Nel comizio di Domodossola di sabato 23 luglio, Matteo Salvini ha sfoderato tutti i cavalli di battaglia cari alla Lega. Immancabili la sicurezza, la lotta all’immigrazione, ma anche la battaglia contro la cosiddetta “teoria gender“, da sempre agitata come spauracchio dalla fascia più integralista del Carroccio. Per farlo, l’ex ministro ha preso spunto dal caso del preside di una scuola materna di Pistoia, che ha proposto di eliminare il rosa e l’azzurro dai grembiulini contro gli stereotipi. Con il risultato di mischiare in poco più di un minuto e mezzo temi relativi alla formazione, l’inclusività, i diritti e la parità facendone un gran minestrone a uso elettorale. Strafalcioni inclusi. Anche per questo l’intervento è finito in rete scatenando centinaia di critiche e commenti ironici. “In questo asilo – dice riferendosi a Pistoia – dall’anno prossimo non metteranno più il grembiulino azzurro al maschietto e rosa alla femminuccia perché è discriminatorio, ma sarà giallo per tutti. Sul registro di un’altra scuola elementare e anche di una una scuola media non si parla agli alunni con i nomi di battesimo, quindi quando fanno l’appello non ci sono Giorgia, Antonello, Elena… Si fa l’appello per cognome, per non discriminare, perché a 7 anni c’è qualche bambino che si sente fluido. Una follia assoluta”.
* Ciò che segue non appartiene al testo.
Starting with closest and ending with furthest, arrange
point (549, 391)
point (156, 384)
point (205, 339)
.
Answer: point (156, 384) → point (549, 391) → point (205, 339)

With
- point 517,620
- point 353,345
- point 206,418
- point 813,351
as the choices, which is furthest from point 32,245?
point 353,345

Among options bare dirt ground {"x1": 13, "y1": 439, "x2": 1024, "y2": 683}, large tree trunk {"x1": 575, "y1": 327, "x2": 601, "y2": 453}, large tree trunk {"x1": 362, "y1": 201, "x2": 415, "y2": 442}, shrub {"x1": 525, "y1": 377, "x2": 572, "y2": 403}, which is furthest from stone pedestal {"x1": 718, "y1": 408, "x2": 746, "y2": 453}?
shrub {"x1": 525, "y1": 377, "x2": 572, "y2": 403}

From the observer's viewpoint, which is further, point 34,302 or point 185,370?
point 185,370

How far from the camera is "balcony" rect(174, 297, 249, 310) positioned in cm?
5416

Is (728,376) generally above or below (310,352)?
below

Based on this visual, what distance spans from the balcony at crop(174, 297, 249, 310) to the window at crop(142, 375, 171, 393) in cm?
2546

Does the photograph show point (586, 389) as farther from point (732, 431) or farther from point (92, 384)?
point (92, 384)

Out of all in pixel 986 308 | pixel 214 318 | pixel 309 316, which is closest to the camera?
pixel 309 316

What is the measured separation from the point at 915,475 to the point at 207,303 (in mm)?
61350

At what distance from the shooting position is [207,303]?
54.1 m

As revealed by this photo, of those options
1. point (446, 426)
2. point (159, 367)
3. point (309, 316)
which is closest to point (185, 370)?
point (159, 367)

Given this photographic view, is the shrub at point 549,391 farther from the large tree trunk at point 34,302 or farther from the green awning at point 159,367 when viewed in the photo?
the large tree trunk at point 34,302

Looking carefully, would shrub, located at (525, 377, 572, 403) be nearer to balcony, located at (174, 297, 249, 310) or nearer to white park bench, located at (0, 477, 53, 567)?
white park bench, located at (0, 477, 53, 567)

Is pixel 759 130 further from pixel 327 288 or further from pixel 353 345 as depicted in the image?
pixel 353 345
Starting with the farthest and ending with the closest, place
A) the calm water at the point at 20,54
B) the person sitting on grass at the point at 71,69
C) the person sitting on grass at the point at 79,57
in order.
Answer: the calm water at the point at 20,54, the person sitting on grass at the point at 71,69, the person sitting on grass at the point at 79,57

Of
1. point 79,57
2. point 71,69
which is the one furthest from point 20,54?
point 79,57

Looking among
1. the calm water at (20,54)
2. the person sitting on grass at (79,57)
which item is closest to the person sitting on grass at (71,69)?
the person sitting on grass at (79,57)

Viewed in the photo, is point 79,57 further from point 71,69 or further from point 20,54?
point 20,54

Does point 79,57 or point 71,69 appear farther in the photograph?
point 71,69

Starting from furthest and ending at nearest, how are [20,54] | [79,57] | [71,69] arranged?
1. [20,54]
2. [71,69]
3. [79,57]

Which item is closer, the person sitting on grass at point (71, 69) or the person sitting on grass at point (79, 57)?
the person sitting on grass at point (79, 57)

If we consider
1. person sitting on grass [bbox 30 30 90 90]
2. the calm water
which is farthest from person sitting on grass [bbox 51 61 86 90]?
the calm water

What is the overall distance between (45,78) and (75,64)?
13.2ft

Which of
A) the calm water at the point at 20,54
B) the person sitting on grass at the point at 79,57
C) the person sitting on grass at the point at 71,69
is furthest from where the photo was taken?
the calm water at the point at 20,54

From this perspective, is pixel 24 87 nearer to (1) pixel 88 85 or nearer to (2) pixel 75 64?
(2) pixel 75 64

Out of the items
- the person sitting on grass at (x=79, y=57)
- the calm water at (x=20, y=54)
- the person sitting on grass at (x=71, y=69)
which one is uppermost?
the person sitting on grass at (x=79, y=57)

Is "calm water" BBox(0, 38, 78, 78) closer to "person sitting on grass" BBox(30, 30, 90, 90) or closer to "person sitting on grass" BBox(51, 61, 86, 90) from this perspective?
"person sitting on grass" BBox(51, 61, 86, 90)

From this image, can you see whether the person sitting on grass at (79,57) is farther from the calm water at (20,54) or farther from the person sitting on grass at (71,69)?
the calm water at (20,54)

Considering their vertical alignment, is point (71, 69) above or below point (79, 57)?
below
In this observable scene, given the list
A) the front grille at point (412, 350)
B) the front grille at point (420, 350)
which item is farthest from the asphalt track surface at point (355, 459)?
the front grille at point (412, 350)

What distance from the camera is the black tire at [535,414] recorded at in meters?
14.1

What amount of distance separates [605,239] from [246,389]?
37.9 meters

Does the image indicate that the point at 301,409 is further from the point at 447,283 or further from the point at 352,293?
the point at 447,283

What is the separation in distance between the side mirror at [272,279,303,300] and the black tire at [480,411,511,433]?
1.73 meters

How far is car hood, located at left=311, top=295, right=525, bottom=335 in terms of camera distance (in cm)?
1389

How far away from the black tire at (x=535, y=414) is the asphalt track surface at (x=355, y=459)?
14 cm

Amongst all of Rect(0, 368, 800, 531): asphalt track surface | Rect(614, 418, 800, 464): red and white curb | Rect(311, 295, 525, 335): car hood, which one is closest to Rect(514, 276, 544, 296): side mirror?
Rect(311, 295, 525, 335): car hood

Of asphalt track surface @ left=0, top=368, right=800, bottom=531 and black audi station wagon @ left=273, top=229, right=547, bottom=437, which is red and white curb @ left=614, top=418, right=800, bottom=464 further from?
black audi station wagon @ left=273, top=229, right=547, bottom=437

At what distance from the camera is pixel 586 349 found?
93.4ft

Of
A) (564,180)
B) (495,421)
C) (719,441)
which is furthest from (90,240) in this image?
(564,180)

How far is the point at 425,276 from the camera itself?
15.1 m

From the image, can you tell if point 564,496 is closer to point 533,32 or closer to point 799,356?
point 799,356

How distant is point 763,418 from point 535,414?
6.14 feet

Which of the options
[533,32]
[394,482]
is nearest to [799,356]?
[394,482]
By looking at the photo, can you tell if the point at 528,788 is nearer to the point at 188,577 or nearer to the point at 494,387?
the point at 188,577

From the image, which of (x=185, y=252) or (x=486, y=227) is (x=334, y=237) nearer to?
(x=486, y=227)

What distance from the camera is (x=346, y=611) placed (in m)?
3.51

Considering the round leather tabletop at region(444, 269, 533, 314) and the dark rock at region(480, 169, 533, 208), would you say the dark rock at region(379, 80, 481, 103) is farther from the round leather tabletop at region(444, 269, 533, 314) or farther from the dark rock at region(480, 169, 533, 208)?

Nel campo politico tra i commenti c’è quello di Alessandro Zan, autore del disegno di legge contro l’omotransfobia che su Twitter scrive: “Secondo Salvini l’appello per cognome nelle scuole sarebbe applicazione della fantomatica “teoria gender”. Siamo oltre il ridicolo: il modo in cui i sovranisti speculano sui bambini e la loro educazione per il consenso è semplicemente pericoloso. Fermiamoli”. Molti altri sui social network fanno notare, non senza ironia, come l’appello si faccia da sempre per cognome, anche per evitare confusione a causa di eventuali omonimie presenti in classe. Ma al di là dello scivolone sull’appello, Salvini banalizza e sintetizza in maniera errata alcuni temi reali, su cui negli ultimi anni, anche grazie all’impegno delle associazioni per i diritti, è aumentata la sensibilità in moltissime scuole. Anche in quelle elementari. Sono questioni che intrecciano l’educazione, il rispetto delle identità di genere e la lotta agli stereotipi. Basti pensare ai tanti dirigenti che promuovono nei propri istituti le carriere alias per i ragazzi e le ragazze transgender, in modo da favorire il loro benessere e fare in modo che tutti si trovino a loro agio. E quindi indicano in tutti i documenti interni, registri elettronici compresi, il nome e il genere scelto dallo studente (anche se diverso da quello indicato nei documenti d’identità). Uno degli ultimi casi è del liceo artistico Nervi-Severini di Ravenna, dove il preside ha detto di volere rendere l’adozione della carriera alias “non una concessione caso per caso, ma una regola”.